**Task**
The required output is the lines below from the line containing "Lower release height" to the line containing "American 0.0 pptv European", inclusive, retyped exactly. No other lines belong in it.

**Data in this exercise**

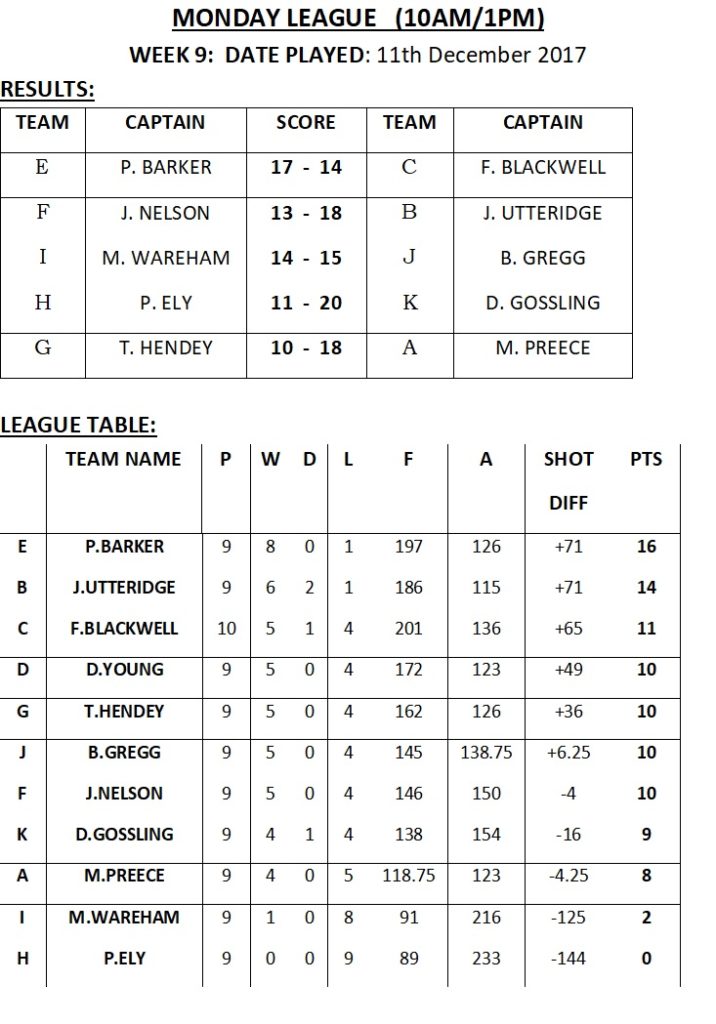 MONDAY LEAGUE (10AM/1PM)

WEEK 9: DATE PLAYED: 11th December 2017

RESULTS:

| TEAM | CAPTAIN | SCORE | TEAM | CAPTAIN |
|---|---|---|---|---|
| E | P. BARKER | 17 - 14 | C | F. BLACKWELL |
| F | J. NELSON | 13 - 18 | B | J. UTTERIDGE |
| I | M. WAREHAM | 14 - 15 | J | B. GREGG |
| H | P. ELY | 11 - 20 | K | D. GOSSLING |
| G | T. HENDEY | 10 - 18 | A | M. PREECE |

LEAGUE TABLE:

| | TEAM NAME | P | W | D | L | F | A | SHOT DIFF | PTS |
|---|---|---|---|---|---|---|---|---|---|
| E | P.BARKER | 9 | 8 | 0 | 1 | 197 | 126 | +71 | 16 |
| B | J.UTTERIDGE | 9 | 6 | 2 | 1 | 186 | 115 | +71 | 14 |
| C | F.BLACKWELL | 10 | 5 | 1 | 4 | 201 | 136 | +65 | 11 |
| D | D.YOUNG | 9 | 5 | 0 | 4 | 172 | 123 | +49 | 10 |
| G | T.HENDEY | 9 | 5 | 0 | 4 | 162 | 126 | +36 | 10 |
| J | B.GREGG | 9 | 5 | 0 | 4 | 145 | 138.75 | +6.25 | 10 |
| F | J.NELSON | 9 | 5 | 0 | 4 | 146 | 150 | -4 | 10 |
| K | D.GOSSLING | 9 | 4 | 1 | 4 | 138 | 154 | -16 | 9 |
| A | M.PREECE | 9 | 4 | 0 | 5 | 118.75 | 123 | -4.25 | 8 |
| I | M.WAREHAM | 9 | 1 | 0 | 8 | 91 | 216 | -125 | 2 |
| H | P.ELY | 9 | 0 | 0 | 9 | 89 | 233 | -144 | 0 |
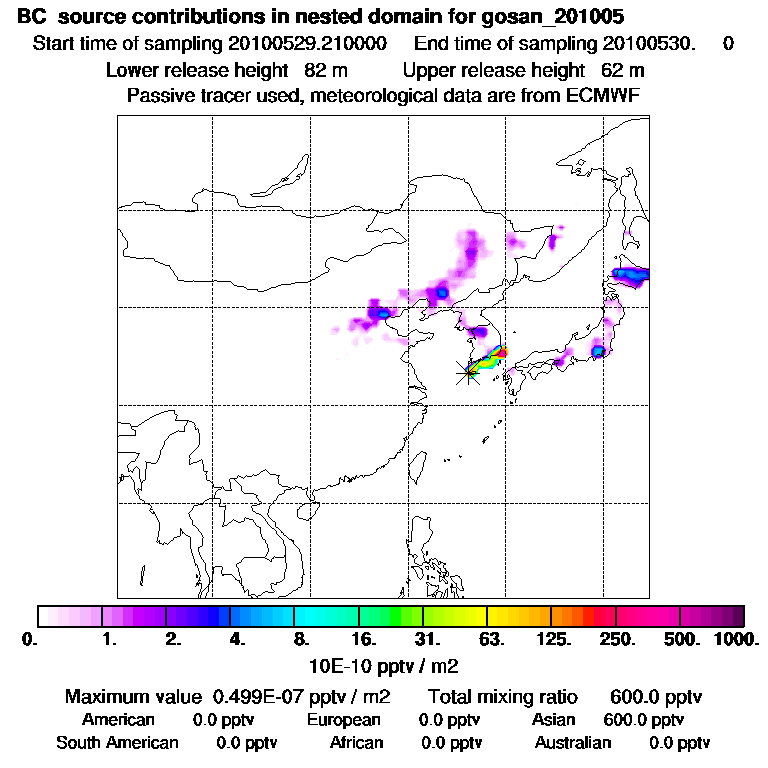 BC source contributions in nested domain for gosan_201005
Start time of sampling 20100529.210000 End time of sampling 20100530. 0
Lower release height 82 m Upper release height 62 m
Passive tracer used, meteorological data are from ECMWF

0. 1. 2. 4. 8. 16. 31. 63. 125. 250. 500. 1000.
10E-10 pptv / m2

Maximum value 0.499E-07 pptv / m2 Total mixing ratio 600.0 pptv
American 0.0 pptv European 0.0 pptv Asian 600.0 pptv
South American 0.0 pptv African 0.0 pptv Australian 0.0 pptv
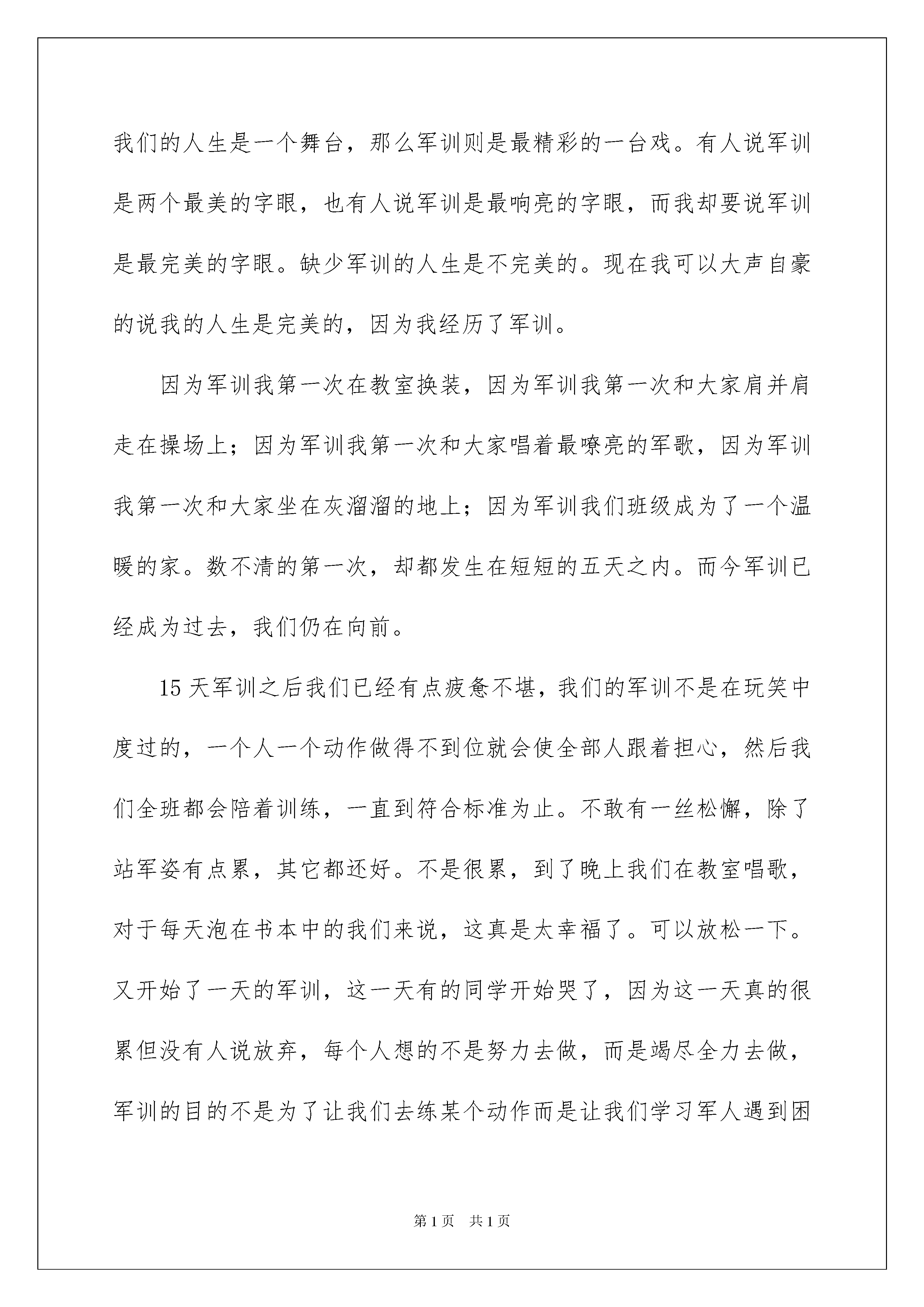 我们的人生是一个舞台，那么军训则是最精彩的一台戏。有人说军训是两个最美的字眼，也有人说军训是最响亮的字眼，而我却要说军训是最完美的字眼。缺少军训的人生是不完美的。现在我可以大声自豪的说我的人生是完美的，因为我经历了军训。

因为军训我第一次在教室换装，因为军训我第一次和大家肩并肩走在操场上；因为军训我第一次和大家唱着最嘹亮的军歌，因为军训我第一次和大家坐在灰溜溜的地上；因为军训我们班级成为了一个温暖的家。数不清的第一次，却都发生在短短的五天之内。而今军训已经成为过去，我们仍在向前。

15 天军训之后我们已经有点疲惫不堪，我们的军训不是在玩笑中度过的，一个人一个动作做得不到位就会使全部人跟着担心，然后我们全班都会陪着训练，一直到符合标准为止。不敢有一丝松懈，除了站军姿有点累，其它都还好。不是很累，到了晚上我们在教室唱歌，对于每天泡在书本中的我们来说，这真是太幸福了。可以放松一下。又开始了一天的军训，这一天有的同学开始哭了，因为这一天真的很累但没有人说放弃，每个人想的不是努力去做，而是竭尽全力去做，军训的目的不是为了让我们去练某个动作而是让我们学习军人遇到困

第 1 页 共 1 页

**Solution below**
Lower release height 82 m Upper release height 62 m
Passive tracer used, meteorological data are from ECMWF

0. 1. 2. 4. 8. 16. 31. 63. 125. 250. 500. 1000.
10E-10 pptv / m2

Maximum value 0.499E-07 pptv / m2 Total mixing ratio 600.0 pptv
American 0.0 pptv European 0.0 pptv Asian 600.0 pptv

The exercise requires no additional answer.